Another approach might be to add another property to a plug-in (or instance?).

class MyPlugin(...):
  matching_algorithm = "subset"

# Or..
instance.data["matching_algorithm"] = "subset"

But I can’t see ahead of time where (if at all) that might be an insufficient means of describing it.

Can you think of any other approach?

I definitely think it should be a plugin property.
Although having it on the instance might interesting, I don’t see a use case for it. Mostly because in my head instances are for storing data, and plugins are for processing.

What I’m not fond of is magical key words that mean something to Pyblish but nothing to a user. How about assigning the matching algorithm to the plugin property?

class MyPlugin(...):
    matching_algorithm = pyblish.api.algorithms.families_subset

In theory you could make your own matching algorithms, like for example think @mkolar and I was once talking about how to match all plugins that have a certain data member.

Perfect, I think it sounds really good.

I’ll put a PR up now and we can talk implementation specifics in there.

Ok, let me know what you think.

Brain dump (sorry!)

This might be slightly off track but I wanted to present an idea which has been stuck in my head for a while. What if the plug-in would be able to tell whether it is compatible with an instance?

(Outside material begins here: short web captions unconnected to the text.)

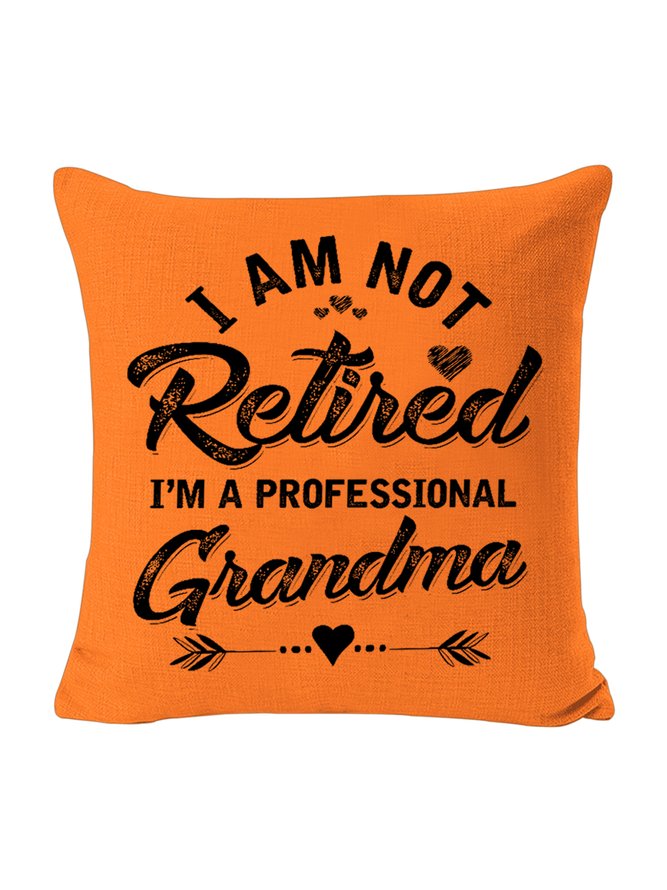 18*18 unny Women I Am Not Retired I Am A Professional Grandma Backrest Cushion Pillow Covers Decorations For Home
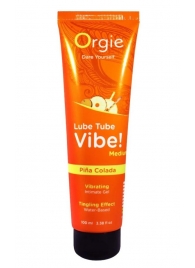 Гель с эффектом вибрации Lube Tube Vibe Medium Pina Colada - 100 мл. - ORGIE - купить с доставкой в Волгодонске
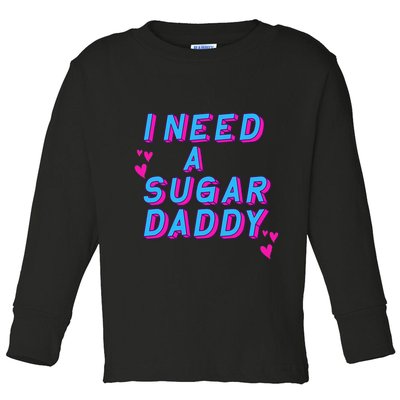 Retro Vintage I Need A Sugar Daddy Toddler Long Sleeve Shirt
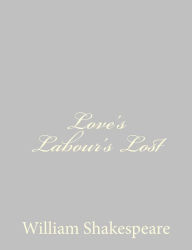 Title: Love's Labour's Lost, Author: William Shakespeare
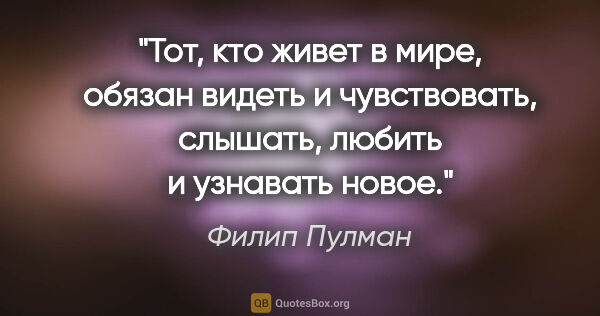 Филип Пулман цитата: "Тот, кто живет в мире, обязан видеть и чувствовать, слышать,..."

Say:

plugin.is_compatible(instance)

This could be called to identify whether a plug-in should be run to process a particular instance. This also would take some of the stress away from implementing similar functionality into UIs since it could ask the plug-in whether it’s compatible. For example a UI could decide to hide a plug-in when it’s not compatible with anything (no Context or Instance) and as such won’t be run.

The interesting bit there would be that a plug-in could be exactly tailored to run in a very specific situation if the user decides to override it.

class MyPlugin():
    def is_compatible(self, context):
        for instance in context:
            if "x" in instance:
                return True
         return False

Whether it should receive the context or instance (or maybe both is_compatible(instance_or_context)?) is still a question. Because you might want to run it only for the Instance or only for the Context. Or only once for the Context if a particular Instance is present. It could also just return (instead of True/False) the instances that should be processed.

class MyPlugin():
    def is_compatible(self, node):
        # ignore context
        if is_context(node):
            return False

        if is_instance(node):
            return True

To remain backwards compatible the default implementation could just be the current behavior.
The is_compatible method could then also impement the variable family-matching algorithms by default.

Thats is an interesting approach @BigRoy.

The functionality is what I was referring to when talking about custom matching algorithms.
I do like the approach of overwriting the function as you would normally do when subclassing.

As for whether an instance or context gets passed in, it could depend on whether the plugin is an InstancePlugin or Context Plugin. Or maybe that is too magical?

Forgot to say that one problem with subclassing could be to provide people with options, similar to Subset and Exact algorithms.
I guess you could still provide these algorithms via the api.